About The RECON Team

RECON, Forged in Battle


[ri-konuh-suh ns, -zuh ns]
noun: reconnaissance; plural noun: reconnaissances 
1. military observation of a region to locate an enemy or ascertain strategic features. “an excellent aircraft for low-level reconnaissance” synonyms: preliminary survey, survey, exploration, observation, investigation, examination, inspection;  preliminary surveying or research. “conducting client reconnaissance”

Examples of reconnaissance include patrolling by troops (skirmishers, Long Range Reconnaissance Patrol, U.S. Army Rangers, cavalry scouts, or military intelligence specialists), ships or submarines, manned/unmanned reconnaissance aircraft, satellites, or by setting up covert observation posts. Espionage normally is not reconnaissance, because reconnaissance is a military’s special forces operating ahead of its main forces; spies are non-combatants operating behind enemy lines. Often called “recce” (British and Canadian English) or “recon” (American and Australian English), the associated verb is reconnaître.

Several members of our founding team are active, reserve, or veteran military.

Veterans come from a previous culture built for mission accomplishment in mind. They have ingrained leadership talents and take their responsibilities seriously. We understand the value of active duty, reserve, and veteran military personnel. We are actively seeking Veterans as Recon dealers. We make a commitment to train them every step of the way, to aid them in becoming successful business owners.

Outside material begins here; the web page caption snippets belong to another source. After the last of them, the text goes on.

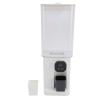 SENECESLI Dispenser with 2 Magnetic Cups, 700ml Smart Sensing Wall Mounted Dispenser for Bathroom, Rechargeable, 15ml/30ml Dual Mode view 4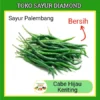 Cabe Hijau Keriting Fresh - Palembang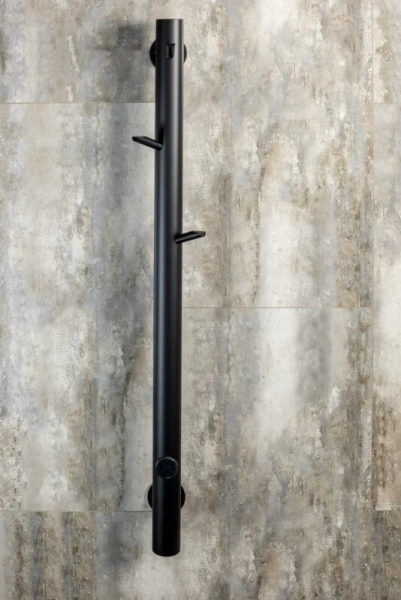 Полотенцесушитель электрический Boheme Oak 20х150 см черный - фото 4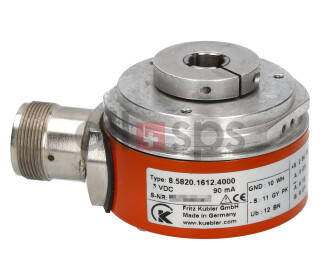 KUEBLER INCREMENTAL ENCODER - 8.5820.1612.4000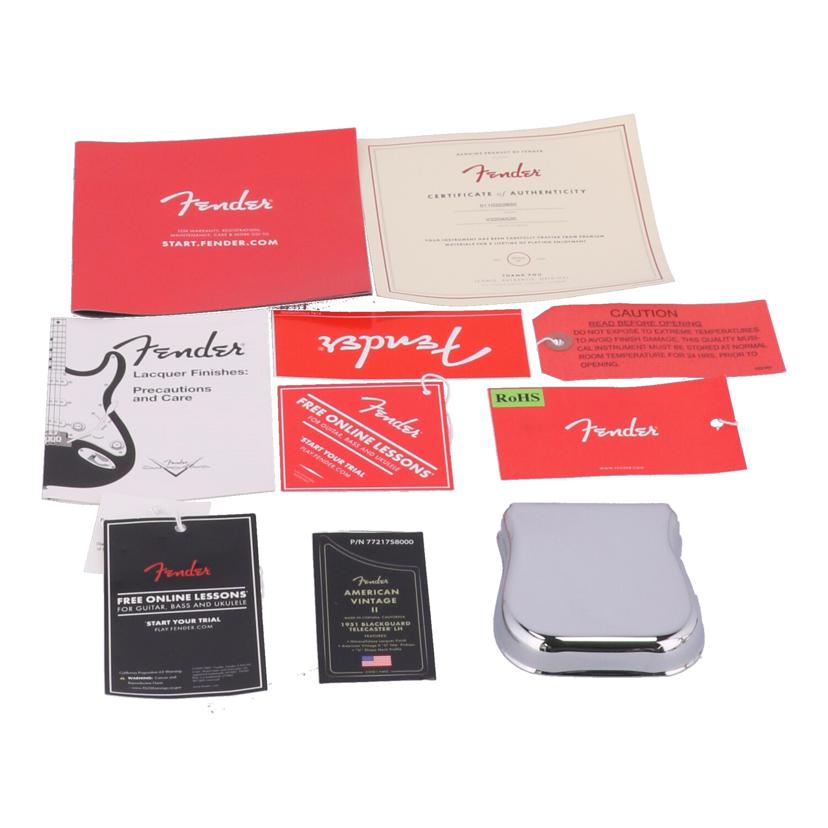 Fender　USA　　 フェンダー/エレキギター/American Vintage Telecaster //V2204520/Aランク/24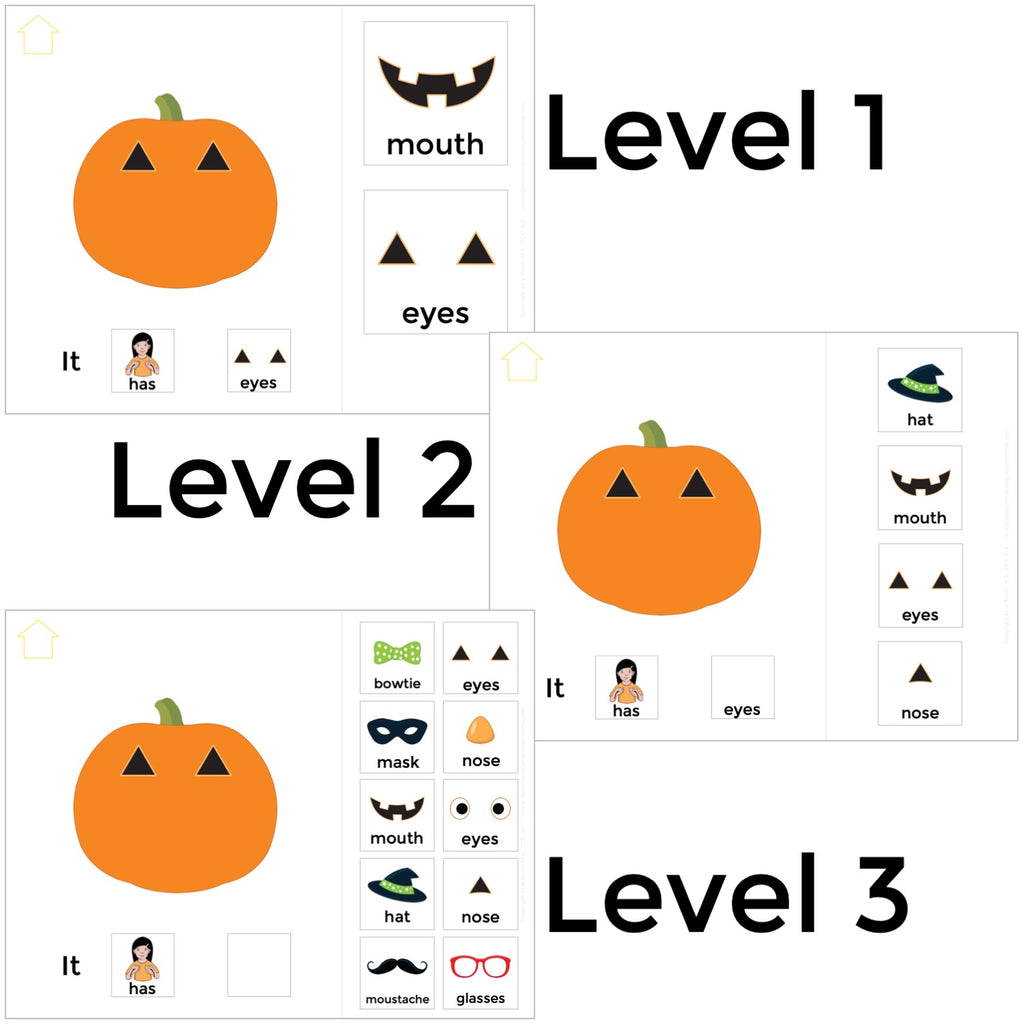 Look at the Jack-O-Lantern Digital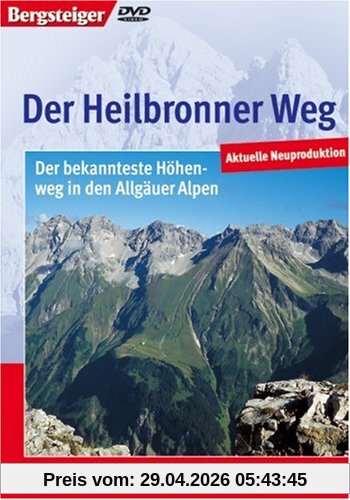 Der Heilbronner Weg - Glanzstück alpiner Höhenwanderungen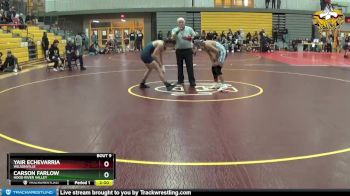 132 lbs Champ. Round 1 - Carson Farlow, Hood River Valley vs Yair Echevarria, Wilsonville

Strengths our Veteran Team Members bring to the workplace:

  • Working well in a team. Teamwork is considered an essential part of daily life and is the foundation on which safe military operations are built.
  • Having a sense of duty. Responsibility for job performance and accountability for completing missions are something to take pride in.
  • Experiencing self-confidence. Holding a realistic estimation of self and ability based on experiences is expected of each Service Member.
  • Being organized and disciplined.
  • Possessing a strong work ethic. In the military, the mission always comes first.
  • Having the ability to follow through on assignments, even under difficult or stressful circumstances.
  • Possessing a variety of cross-functional skills, such as extensive training on computer programs and systems, interacting with various people with different skills to accomplish a task, and coordinating and troubleshooting problems in novel and known conditions.
  • Being able to problem solve quickly and creatively.
  • Being able to adapt to changing situations.
  • Being able to follow rules and schedules.